About this exercise -> All lines from the one containing "family: Bovidae" through the last line below must be duplicated exactly, with nothing outside that span.

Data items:
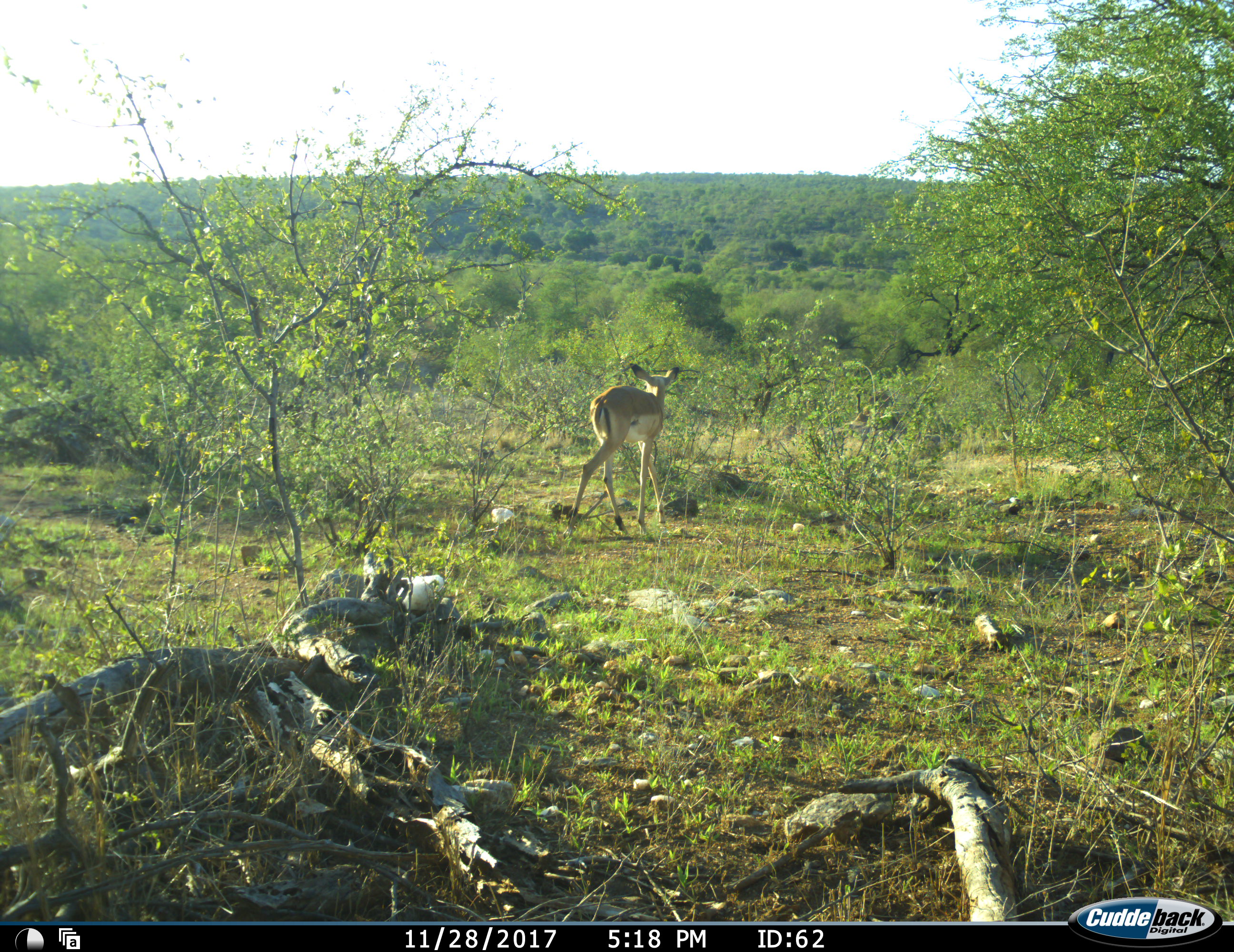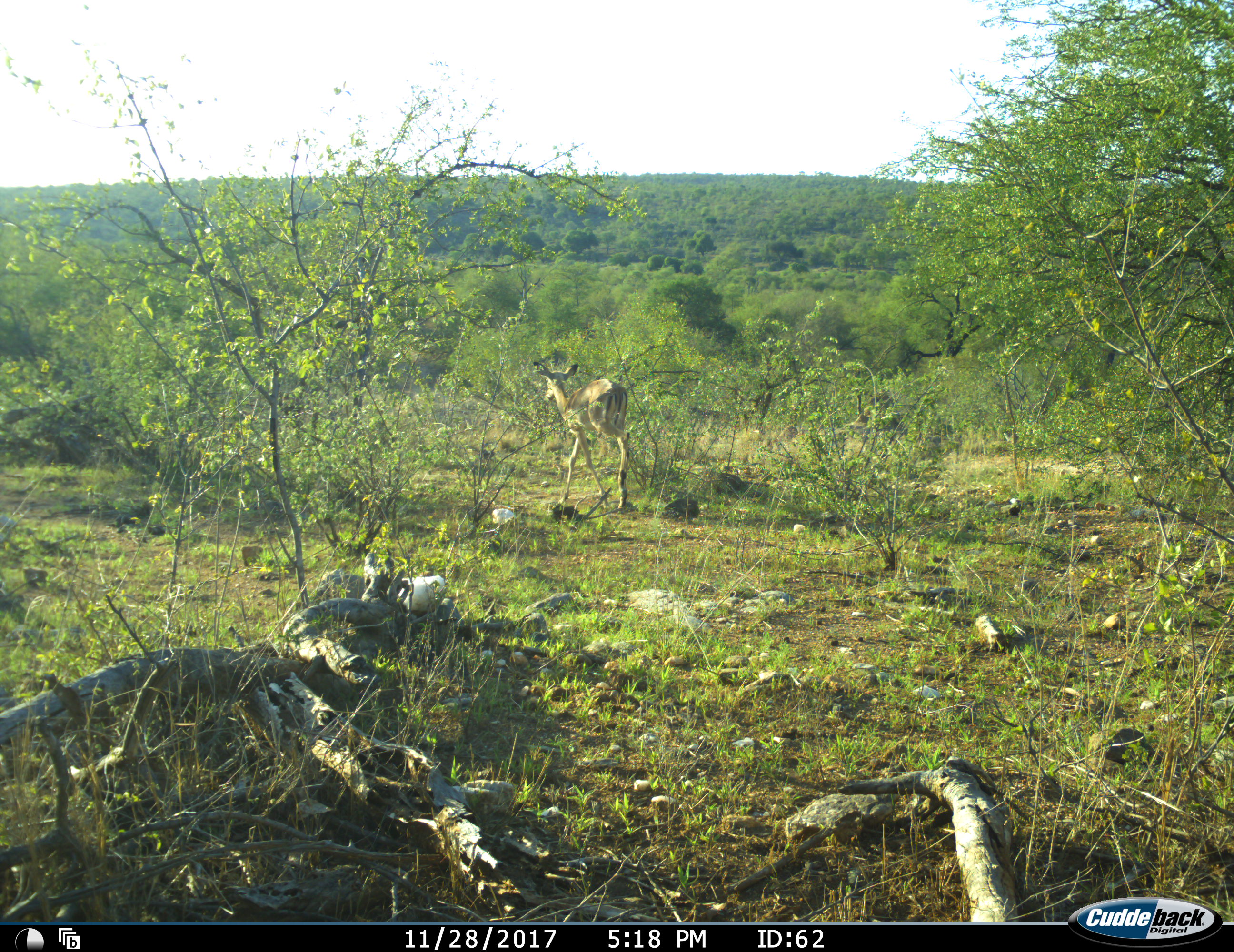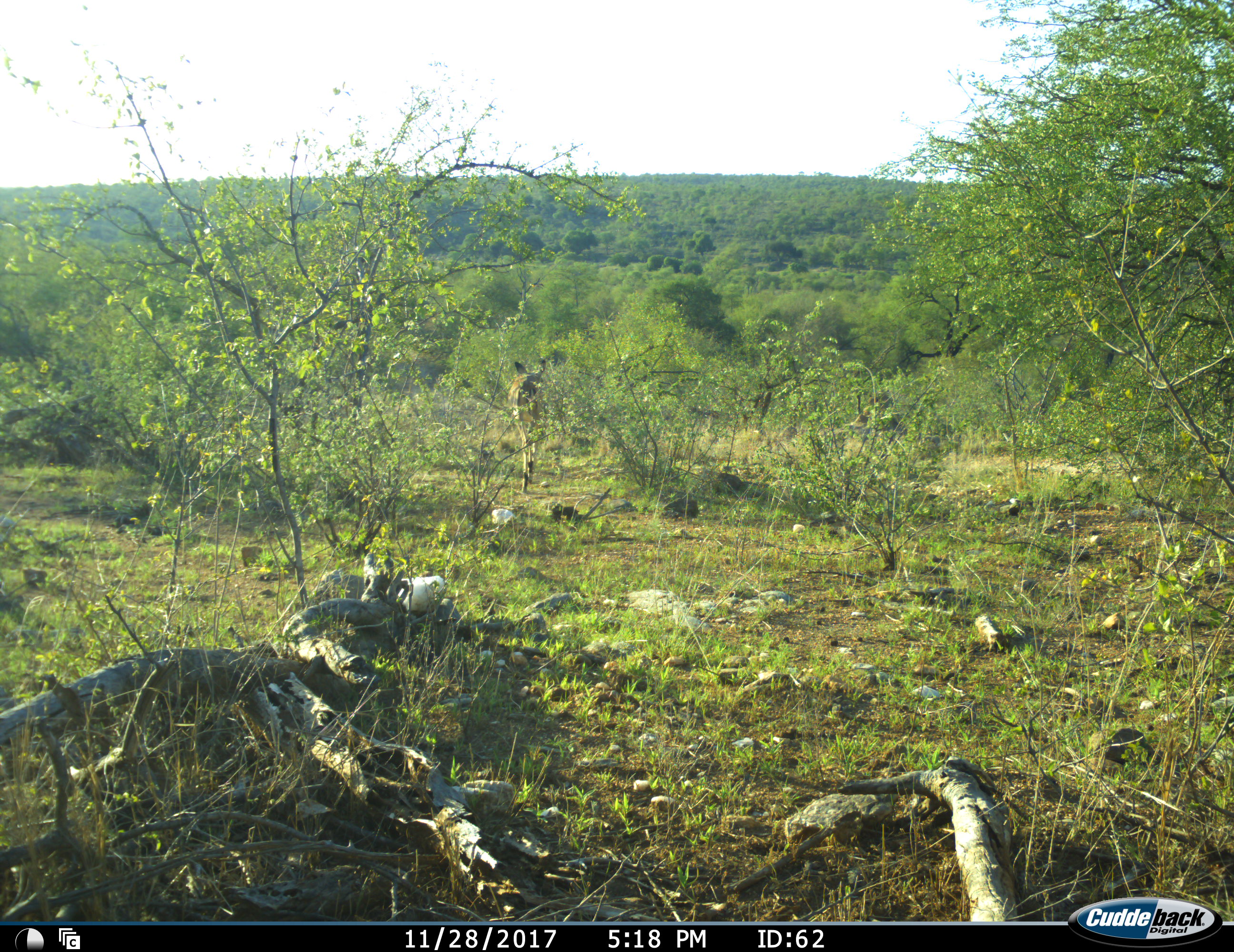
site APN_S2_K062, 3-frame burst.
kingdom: Animalia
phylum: Chordata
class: Mammalia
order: Artiodactyla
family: Bovidae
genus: Aepyceros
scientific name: Aepyceros melampus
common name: impala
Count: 1.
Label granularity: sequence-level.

Task answer ->
family: Bovidae
genus: Aepyceros
scientific name: Aepyceros melampus
common name: impala
Count: 1.
Label granularity: sequence-level.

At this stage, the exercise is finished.